Alla vigilia dell’ultimo match l’unica cosa certa è che a chiudere la classifica sarà la Svizzera, con zero punti. Austria e Cecoslovacchia hanno concluso le loro fatiche e sono appaiate a 10 punti; Ungheria e Italia, che sono attese dallo scontro diretto a Budapest l’11 maggio 1930, di punti ne hanno nove. Conti alla mano, per magiari e azzurri vincere il confronto equivale a vincere la prima edizione della Coppa Internazionale.
Battere gli “ungarici” sul loro campo, cosa finora mai riuscita alla Nazionale, e sopravanzare gli austriaci. Già così sa di Grande Guerra portata sul rettangolo di gioco, per di più in una situazione politica generale in cui i richiami alla Patria e retorica annessa si sprecano. Se poi aggiungiamo che a guidare l’Italia è tornato da poco meno di un anno Vittorio Pozzo[1] – che al fronte il 1915 e il 1918 c’è anche stato -, non ci può sorprendere che gli azzurri vengano portati sul Carso prima della partenza in treno da Trieste in direzione Budapest.
Scrive La Gazzetta:

A Oslavia sostarono ai piedi del monumento che ricorda la gloria immortale dei nostri più puri eroi e il Cimitero dedicato al valoroso generale Papa, deponendo ai piedi di quel magnifico monumento fiori e fronde di alloro

Se, però, Ungheria e Italia pareggiano, ci sarebbe con un’ammucchiata di quattro squadre a 10 punti. Non è chiaro cosa succederebbe in questo caso. Di certo Austria e Cecoslovacchia – stesso numero di gol fatti, 17, e di gol subiti, 10, e migliore differenza reti rispetto a magiari e italiani – rientrerebbero in corsa per la vittoria finale. Cosa che – a leggere La Stampa – neanche il Sottosegretario alla Previdenza sociale Drehr del Regno d’Ungheria auspica. Alla stazione, accogliendo gli azzurri al termine del lungo viaggio in treno, ha, infatti, dichiarato:

Se voi vi impossesserete di quel trofeo, noi saremo i primi ad applaudirvi, mentre se noi ne saremo i depositari non certo voi ne proverete rimpianto perché […] il posto della coppa è a Roma o a Budapest.

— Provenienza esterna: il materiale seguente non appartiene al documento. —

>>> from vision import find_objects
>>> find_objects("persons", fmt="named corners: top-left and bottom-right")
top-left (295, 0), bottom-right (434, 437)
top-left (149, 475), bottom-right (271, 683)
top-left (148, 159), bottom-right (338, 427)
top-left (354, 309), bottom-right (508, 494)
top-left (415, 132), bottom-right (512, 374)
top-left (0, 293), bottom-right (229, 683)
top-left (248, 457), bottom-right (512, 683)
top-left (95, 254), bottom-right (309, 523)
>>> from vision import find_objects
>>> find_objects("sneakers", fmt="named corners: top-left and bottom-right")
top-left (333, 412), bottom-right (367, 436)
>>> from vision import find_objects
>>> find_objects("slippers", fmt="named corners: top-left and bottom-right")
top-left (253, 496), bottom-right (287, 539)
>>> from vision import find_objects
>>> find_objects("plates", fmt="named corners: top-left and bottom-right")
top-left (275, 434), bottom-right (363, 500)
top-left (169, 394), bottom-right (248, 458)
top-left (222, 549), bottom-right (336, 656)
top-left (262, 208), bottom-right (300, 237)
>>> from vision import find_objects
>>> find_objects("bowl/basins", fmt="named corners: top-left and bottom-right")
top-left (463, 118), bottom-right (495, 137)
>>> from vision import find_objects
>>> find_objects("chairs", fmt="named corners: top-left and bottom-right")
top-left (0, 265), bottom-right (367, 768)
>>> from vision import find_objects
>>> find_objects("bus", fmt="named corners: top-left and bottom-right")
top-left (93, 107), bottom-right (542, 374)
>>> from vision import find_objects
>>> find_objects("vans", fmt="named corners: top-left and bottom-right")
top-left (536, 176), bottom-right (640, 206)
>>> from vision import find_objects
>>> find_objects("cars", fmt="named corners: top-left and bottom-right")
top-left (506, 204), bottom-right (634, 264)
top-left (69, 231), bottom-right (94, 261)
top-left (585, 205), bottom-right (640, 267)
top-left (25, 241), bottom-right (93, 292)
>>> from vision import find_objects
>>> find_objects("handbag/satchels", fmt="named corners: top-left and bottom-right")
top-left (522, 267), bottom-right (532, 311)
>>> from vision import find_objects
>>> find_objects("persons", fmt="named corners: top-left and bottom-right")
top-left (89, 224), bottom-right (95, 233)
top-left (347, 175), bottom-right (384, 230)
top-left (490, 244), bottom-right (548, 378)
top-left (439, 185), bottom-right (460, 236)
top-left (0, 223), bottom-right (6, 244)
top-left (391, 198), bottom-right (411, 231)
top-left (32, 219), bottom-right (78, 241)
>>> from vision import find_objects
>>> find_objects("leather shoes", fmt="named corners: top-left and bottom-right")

Per il governo ungherese il “posto giusto della coppa” non è, quindi, né Vienna, né tantomeno Praga, anche se il trofeo è in cristallo di Boemia ed è intitolato ad Antonin Švehla, l’ex Primo Ministro cecoslovacco che lo ha materialmente commissionato nel 1927. Poco importa, quando si tratta di rinsaldare alleanze politiche tramite la diplomazia del calcio, l’aderenza alla realtà dei fatti è opzionale. Il reggente d’Ungheria, l’ammiraglio Miklós Horthy, ha, infatti, da qualche anno intrapreso una politica di forte avvicinamento all’Italia e al regime fascista per evitare l’isolamento internazionale in cui Budapest è finita alla caduta dell’Impero austro-ungarico. Isolamento acuito dai contrasti con la vicina Cecoslovacchia[2].

Riassumendo: Pozzo vuole una nuova dimostrazione di superiorità nei confronti degli austro-ungarici, mentre per i magiari la cosa più importante è che la coppa non prenda la strada di Praga. Insomma, tutti contenti se vince l’Italia. E il segno due puntualmente arriva, anche se con un risultato assolutamente impronosticabile alla vigilia: 0-5.
Gli azzurri sono protagonisti di una partita davvero “colossale”, come titola La Gazzetta il giorno dopo. Tante azioni già nel primo tempo, concluso sullo 0-1 per un gol di Giuseppe Meazza, lesto a mettere in rete una corta respinta del portiere Acht su punizione di Attilio Ferraris IV. Poi arrivano un palo di Orsi a inizio ripresa e quattro gol tra il 65′ e il 74′. Bepin realizza due reti, la prima di testa su cross di Orsi, la seconda a conclusione di un’azione davvero corale. Gli ultimi due centri portano la firma del livornese Magnozzi e del barese Costantino, a suggellare un dominio netto.
Al bronzo vinto ad Amsterdam si aggiunge, così, il primo trofeo. Nel decennio a venire Pozzo saprà rimpinguare a dovere la bacheca della Nazionale italiana anche senza riportare i suoi giocatori sul Carso.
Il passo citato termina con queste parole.